René Zisterer steht im Foyer des MUMUTH – Haus für Musik und Musiktheater - und sieht sichtlich zufrieden aus. Zuletzt war der Regisseur sieben Jahre lang an der Staatsoper tätig, unter anderem in der Funktion des Oberspielleiters. Nun hat er hier an der Kunstuniversität Graz die Professur für Musikdramatische Darstellung inne und ist auch Vorstand am Institut Musiktheater.
Zum Einstieg übernahm er in der aktuellen Saison ein pralles Programm: Neben der traditionellen Oper im Juni wartete die Abonnements der Kunstuniversität Graz zusätzlich mit der beim Festival steirischer herbst uraufgeführten Produktion „Paradise“ (Preisträger-Oper des Johann-Joseph-Fux-Opernkompositionswettbewerbs) auf sowie mit einer Oper im Winter („Hänsel und Gretel“). Hinzu kommt außerhalb der Abonnements das Projekt OpernKurzgenuss als Kooperation mit der Oper Graz. Es präsentiert sich als hoch komprimiertes und innovatives Format an außergewöhnlichen Orten der Stadt. Urbane Locations liefern das Bühnenbild für Kurzopern unterschiedlichster Epochen. Mit Gian-Carlo Menottis „Das Telefon“ ist im Juni die insgesamt vierte derartige Produktion zu erleben – als Open-Air auf der Murinsel (Premiere am 17. Juni).
Rektorin Elisabeth Freismuth hat das Studienjahr 2016/17 an der Kunstuniversität Graz, in dem auch das 200jährige Jubiläum des 1816 gegründeten Hauses begangen wird, unter ein Friedrich Hebbel entlehntes Motto gestellt: „Die Kunst ist das Gewissen der Menschheit“. Dem entsprach auch die Inszenierung von „Hänsel und Gretel“ in der Regie von Ernst M. Binder. Er zeigte Humperdincks Märchen-Oper als Flüchtlingsdrama um zwei unbegleitete Minderjährige. Binder hat den durchschlagenden Erfolg seiner Premiere nicht mehr erlebt. Er ist am Abend davor plötzlich verstorben. Er fehlt.

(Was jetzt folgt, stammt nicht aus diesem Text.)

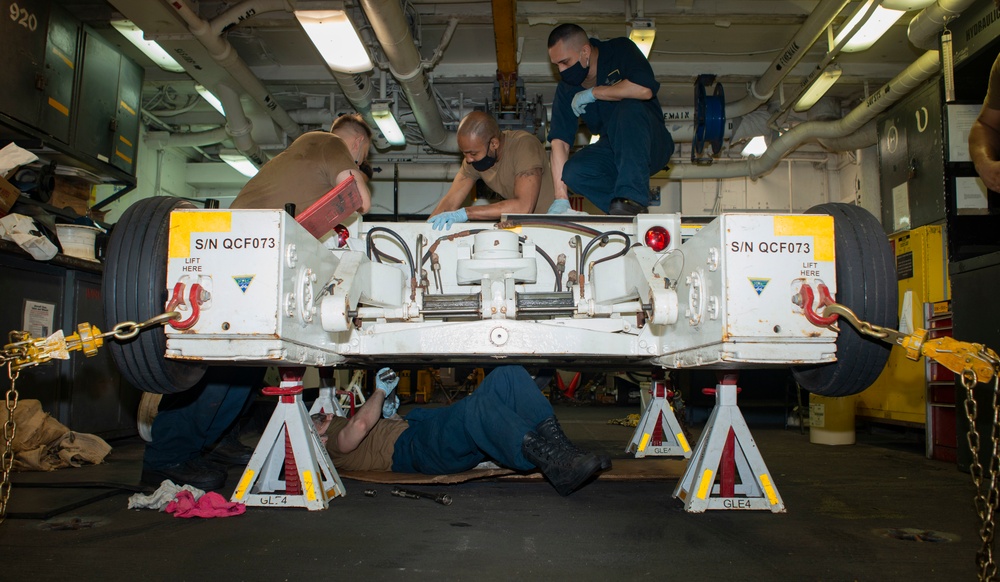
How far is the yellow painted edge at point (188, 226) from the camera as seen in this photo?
1791 millimetres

An das Gewissen der Menschheit appellieren auch Georg Kaiser und Kurt Weill mit ihrem Bühnenspiel „Der Silbersee“ (Premiere am 10. Juni). Uraufgeführt im Jahr 1933 wenige Wochen vor Weills Flucht vor den Nazis, präsentiert es sich als sozialkritischer Krimi und politische Parabel zugleich. Vor dem Hintergrund brennender sozialer Konflikte der Zwischenkriegszeit entwickelt das Stück seine Handlung rund um Fragen von Schuld und Sühne. Für Regisseur Lorenzo Fioroni haben die Schilderungen von Not und Entbehrungen auf der einen und Besitzstandwahrung auf der anderen Seite im Zeitalter des „internationalen Raubtierkapitalismus“ höchste Aktualität. Gemeinsam mit dem Ausstatter Christoph Gehre (Student der Bühnengestaltung) entwirft er ein zeitloses Szenario, das die historische Botschaft immer wieder auf eine allgemeine Ebene hebt. Die musikalische Leitung der Produktion hat Dirk Kaftan, derzeit Chefdirigent an der Grazer Oper, ab 1. August 2017 Generalmusikdirektor in Bonn.
Auch in der kommenden Saison steht mit ELEKTRIC DREAMS von Matthew Shlomowitz ein Preisträgerwerk des Johann-Joseph-Fux-Opernkompositonswettbewerbs auf dem Programm. Und auch 2017/18 servieren Oper und Kunstuniversität Graz wieder OperKurzgenüsse: Bespielt werden das Innere des Grazer Schlossbergs (Dom im Berg), die gläserne „Needle“ des Kunsthaus Graz sowie der Landhaushof mit seinen berühmten Renaissance-Arkaden.
Und als Hauptproduktion präsentiert René Zisterer im MUMUTH eine kleine Sensation: die Erstaufführung von Hans Werner Henzes Oper „Gogo No Eiko“, auf der Grundlage eines Romans des japanischen Autors Yukio Mishima. Ins Deutsche übersetzt bedeutet der Titel „Das verratene Meer“. 2006 wurde die Oper bei den Salzburger Festspielen konzertant uraufgeführt. Eine szenische Umsetzung gab es bisher im deutschen Sprachraum noch nicht.